## Begin Source document
TONY HAWK: And this sound--
MAN: Sega!
TONY HAWK: Heard at the end
of every Sega commercial,
piled on the attitude.
While Sega and Nintendo were
fighting over the home market,
gamers we're heading
back to the arcades
where the games were
more graphic and intense,
games like Street Fighter
2 and Mortal Kombat.
- Mortal Kombat is a
game where after you've
beaten your opponents, you can
put in what's called a fatality
and you can rip out their
spine and their skull
or stick your hand
into their chest
and pull out their hard or a
whole bunch of other really
grizzly little endings.
TONY HAWK: Both
Sega and Nintendo
wanted to match
the visual quality
of these intense arcade games.
Sega saw possibilities
in a new format--
the CD-ROM.
One CD could hold 320 times more
data than a console cartridge.
To you and me that's
just more gaming power.
But just as Sega began
to consider the CD-ROM,
personal computers
beat them to the punch.
In 1993, a new game designed
for the Macintosh home computer
made its debut.
- Blue pages.
TONY HAWK: It was
designed by Rand and Robin
Miller, two brothers who had
found modest success designing
children's computer games.
Working out of their garage
in Spokane, Washington,
they crafted an immersive
interactive world--
Myst.
- Typically, games start
with a game play system,
ours start with a place.
In our minds, we we're
building real places
that people could
lose themselves in.
They'd sit down in
front of their computer,
they'd turn the lights
down, turn the sound up,
and they'd forget that
they were in this world
and they would feel like
they were in that world.
The graphics in Myst
were what defined it,
because for the first time,
I think people saw stuff
on your screen that
could be mistaken
for real images of real places.
There were some
terrific constraints
like, we couldn't actually
move the pictures in real time.
So we built them very
realistic, but they were still.
## End Source document
## Begin Raw records
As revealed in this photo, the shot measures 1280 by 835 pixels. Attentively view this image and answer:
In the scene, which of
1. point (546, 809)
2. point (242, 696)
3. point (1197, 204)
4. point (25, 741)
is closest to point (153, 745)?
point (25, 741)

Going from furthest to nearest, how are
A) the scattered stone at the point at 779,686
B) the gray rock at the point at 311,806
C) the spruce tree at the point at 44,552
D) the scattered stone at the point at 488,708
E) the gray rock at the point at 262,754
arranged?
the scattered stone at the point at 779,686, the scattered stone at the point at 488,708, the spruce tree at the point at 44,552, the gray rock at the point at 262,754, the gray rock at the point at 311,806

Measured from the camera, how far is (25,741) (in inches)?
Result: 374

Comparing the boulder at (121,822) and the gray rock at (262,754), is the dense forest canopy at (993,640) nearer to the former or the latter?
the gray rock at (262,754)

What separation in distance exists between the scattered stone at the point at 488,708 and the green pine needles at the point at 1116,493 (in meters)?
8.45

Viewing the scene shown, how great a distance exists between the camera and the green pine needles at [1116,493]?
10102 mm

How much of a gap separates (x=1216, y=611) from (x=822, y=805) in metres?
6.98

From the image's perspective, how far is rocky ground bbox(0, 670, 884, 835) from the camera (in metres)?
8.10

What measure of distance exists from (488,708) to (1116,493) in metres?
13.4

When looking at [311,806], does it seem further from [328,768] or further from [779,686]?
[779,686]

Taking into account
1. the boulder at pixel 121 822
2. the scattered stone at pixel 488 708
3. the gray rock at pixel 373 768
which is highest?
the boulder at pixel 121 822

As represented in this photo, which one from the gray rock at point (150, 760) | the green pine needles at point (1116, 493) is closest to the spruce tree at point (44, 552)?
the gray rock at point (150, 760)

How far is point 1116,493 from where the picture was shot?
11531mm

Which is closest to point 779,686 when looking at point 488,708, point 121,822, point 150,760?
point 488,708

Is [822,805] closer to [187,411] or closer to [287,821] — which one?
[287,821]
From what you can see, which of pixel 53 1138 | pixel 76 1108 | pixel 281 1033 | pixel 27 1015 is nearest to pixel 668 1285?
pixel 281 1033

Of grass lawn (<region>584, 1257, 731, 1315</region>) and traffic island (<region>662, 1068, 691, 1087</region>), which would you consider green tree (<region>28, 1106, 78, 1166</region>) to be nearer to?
## End Raw records
■ **Given task**
Print the full transcript about Sega, arcade games, and Myst word for word.

■ **Answer to this exercise**
TONY HAWK: And this sound--
MAN: Sega!
TONY HAWK: Heard at the end
of every Sega commercial,
piled on the attitude.
While Sega and Nintendo were
fighting over the home market,
gamers we're heading
back to the arcades
where the games were
more graphic and intense,
games like Street Fighter
2 and Mortal Kombat.
- Mortal Kombat is a
game where after you've
beaten your opponents, you can
put in what's called a fatality
and you can rip out their
spine and their skull
or stick your hand
into their chest
and pull out their hard or a
whole bunch of other really
grizzly little endings.
TONY HAWK: Both
Sega and Nintendo
wanted to match
the visual quality
of these intense arcade games.
Sega saw possibilities
in a new format--
the CD-ROM.
One CD could hold 320 times more
data than a console cartridge.
To you and me that's
just more gaming power.
But just as Sega began
to consider the CD-ROM,
personal computers
beat them to the punch.
In 1993, a new game designed
for the Macintosh home computer
made its debut.
- Blue pages.
TONY HAWK: It was
designed by Rand and Robin
Miller, two brothers who had
found modest success designing
children's computer games.
Working out of their garage
in Spokane, Washington,
they crafted an immersive
interactive world--
Myst.
- Typically, games start
with a game play system,
ours start with a place.
In our minds, we we're
building real places
that people could
lose themselves in.
They'd sit down in
front of their computer,
they'd turn the lights
down, turn the sound up,
and they'd forget that
they were in this world
and they would feel like
they were in that world.
The graphics in Myst
were what defined it,
because for the first time,
I think people saw stuff
on your screen that
could be mistaken
for real images of real places.
There were some
terrific constraints
like, we couldn't actually
move the pictures in real time.
So we built them very
realistic, but they were still.